Friday, 21 February 2014

Book Review: Stella by Helen Eve


  • Paperback: 368 pages
  • Publisher: Macmillan Children's Books; 1 edition (2 Jan 2014)
  • Language: English
  • ISBN-10: 1447241711
  • ISBN-13: 978-1447241713

17-year-old Stella Hamilton is the star blazing at the heart of Temperley High. Leader of the maliciously exclusive elite, she is surrounded by adulation; envied and lusted after in equal measure. And she is in the final stage of a five-year campaign to achieve her destiny: love with her equally popular male equivalent, and triumph as Head Girl on election night.
By contrast, new girl Caitlin Clarke has until now lived a quietly conformist life in New York. With the collapse of her parents’ marriage she has been sent across the Atlantic for an English boarding school education, only to discover that at Temperley, the only important rules are the unwritten ones. It's a world of the beautiful and the dangerous, and acceptance means staying on the right side of Stella Hamilton, the most beautiful and dangerous of them all.
Not everyone is happy to be under the Hamilton rule. But fighting the system means treading the same dark path as Stella - and if Caitlin puts a foot wrong, it's a long way down . . .

* _Short task A_
Can you quote the Stella book review word for word, between "Not everyone is" and "way down . . .", inclusive?
The rows below have no connection to the Stella book review.

* _Supplied material_
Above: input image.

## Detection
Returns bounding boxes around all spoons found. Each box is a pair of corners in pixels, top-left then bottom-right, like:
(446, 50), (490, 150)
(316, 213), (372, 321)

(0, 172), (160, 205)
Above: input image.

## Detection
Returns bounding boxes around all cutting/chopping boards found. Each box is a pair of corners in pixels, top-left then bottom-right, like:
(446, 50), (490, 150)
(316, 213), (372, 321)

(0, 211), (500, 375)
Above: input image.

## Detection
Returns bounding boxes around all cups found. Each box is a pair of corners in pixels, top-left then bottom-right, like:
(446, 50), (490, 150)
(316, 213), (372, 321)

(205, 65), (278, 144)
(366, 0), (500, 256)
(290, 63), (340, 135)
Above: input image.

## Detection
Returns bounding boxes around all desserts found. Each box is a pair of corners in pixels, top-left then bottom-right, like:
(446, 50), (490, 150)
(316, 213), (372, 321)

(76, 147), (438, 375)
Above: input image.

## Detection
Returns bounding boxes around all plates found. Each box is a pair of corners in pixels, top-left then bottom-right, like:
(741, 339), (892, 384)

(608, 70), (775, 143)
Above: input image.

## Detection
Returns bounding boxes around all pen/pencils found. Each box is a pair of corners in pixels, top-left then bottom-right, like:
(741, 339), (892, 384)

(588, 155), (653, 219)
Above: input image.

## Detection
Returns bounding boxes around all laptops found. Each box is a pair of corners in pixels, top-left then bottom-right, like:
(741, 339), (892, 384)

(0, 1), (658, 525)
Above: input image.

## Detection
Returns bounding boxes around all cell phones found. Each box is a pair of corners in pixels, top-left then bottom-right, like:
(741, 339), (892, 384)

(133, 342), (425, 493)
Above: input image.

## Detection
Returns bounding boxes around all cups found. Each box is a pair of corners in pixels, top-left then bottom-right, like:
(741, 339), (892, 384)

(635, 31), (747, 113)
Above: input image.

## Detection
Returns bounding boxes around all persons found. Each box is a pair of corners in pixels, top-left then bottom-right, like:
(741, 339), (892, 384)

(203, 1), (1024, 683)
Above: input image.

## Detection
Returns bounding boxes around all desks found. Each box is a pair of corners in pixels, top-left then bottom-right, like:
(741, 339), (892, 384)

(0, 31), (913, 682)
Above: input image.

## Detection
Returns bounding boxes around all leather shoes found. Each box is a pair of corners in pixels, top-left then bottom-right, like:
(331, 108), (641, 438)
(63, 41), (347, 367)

* _Short task B_
Could you rewrite the rows from their start through the row line holding "(0, 172), (160, 205)", inclusive, with "spoons" replaced by "forks" and nothing else altered?

* _Final answer A_
Not everyone is happy to be under the Hamilton rule. But fighting the system means treading the same dark path as Stella - and if Caitlin puts a foot wrong, it's a long way down . . .

* _Final answer B_
Above: input image.

## Detection
Returns bounding boxes around all forks found. Each box is a pair of corners in pixels, top-left then bottom-right, like:
(446, 50), (490, 150)
(316, 213), (372, 321)

(0, 172), (160, 205)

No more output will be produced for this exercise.